Member of parliament Ihor Miroshnychenko asked the head of the Kiev City State Administration Oleksandr Popov on 7 March 2013 to ban a LGBT march that was held the next day because he believed it would "contribute to promoting sexual orientation" and he further stated in his request "homosexuality provokes sexually transmitted diseases and AIDS".[91] The 8 March rally was in fact not an LGBT march but organized by feminist organizations.[92]

Language

Late January 2013 Svoboda urged Ukrainians to boycott revised Ukrainian history textbooks and give up the learning of the Russian language in school, calling Ukrainians "to categorically refuse to study in school the language of the occupier – Russian, as a further reliable means of the assimilation of Ukrainians".[93]

Criticism

Allegations of xenophobia and racism

Svoboda has been described as an anti-Semitic and sometimes a Neo-Nazi party by international newspapers,[17][80][94] organizations that monitor hate speech,[95] Jewish organizations,[96][97] and political opponents.[41]

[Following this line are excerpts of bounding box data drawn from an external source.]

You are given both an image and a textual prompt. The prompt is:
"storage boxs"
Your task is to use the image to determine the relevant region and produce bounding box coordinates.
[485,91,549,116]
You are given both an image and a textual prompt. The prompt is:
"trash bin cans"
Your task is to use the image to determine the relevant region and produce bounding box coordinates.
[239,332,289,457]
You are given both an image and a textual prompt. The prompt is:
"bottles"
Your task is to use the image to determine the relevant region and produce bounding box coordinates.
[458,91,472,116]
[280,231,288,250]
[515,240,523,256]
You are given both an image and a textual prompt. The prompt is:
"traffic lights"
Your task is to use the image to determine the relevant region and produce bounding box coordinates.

Political scientist Tadeusz A. Olszański writes that the social-nationalist ideology which Svoboda formerly adhered to has included "openly racist rhetoric" concerning 'white supremacy' since its establishment, and that comparisons with National Socialism are legitimized by its history; however, Svoboda’s policy documents contain no racist elements.[1] According to Der Spiegel, "anti-Semitism is part of the extremist party's platform," which rejects certain minority and human rights.[17] The paper writes that Svoboda's earlier "Social-National Party" title was an "intentional reference to Adolf Hitler's National Socialist party," and that a Svoboda youth leader distributed Nazi propaganda written by Joseph Goebbels in 2013.[17] According to journalist Michael Goldfarb, Svoboda's platform calls for a Ukraine that is “one race, one nation, one Fatherland,” and criticized the party for honoring the Waffen-SS Galicia (of which the historical role of the unit is contested).[94]

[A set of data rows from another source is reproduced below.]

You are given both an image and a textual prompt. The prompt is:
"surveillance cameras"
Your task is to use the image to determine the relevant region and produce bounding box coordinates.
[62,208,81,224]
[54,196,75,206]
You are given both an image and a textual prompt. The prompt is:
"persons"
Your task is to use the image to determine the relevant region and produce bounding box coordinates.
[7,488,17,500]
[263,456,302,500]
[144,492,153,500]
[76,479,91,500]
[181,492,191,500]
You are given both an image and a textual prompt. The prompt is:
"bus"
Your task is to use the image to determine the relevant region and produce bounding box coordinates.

The party has also been criticized for their honoring historical figure Stepan Bandera, considered a Ukranian hero by Svoboda members and some Ukrainians, but a Nazi collaborator by others, especially in Russian-speaking cities.[98] Bandera is a controversial figure for his role in leading the Ukrainian Insurgent Army (UPA), which fought the Soviets and Nazi Germany for an independent Ukrainian state but also, according to some historians, contained members who cooperated in the killing of thousands of Jews during Nazi occupation;[99] Tyahnybok has commended the UPA for fighting "Russians, Germans, Jewry and other crap."[100] Global Research also describes Bandera as a Nazi collaborator.[101][102] According to Christopher Miller of the Kyiv Post, Bandera was instead the target of a heavy smear campaign by Soviet propaganda which portrayed him as an anti-Semite and Nazi collaborator.[103]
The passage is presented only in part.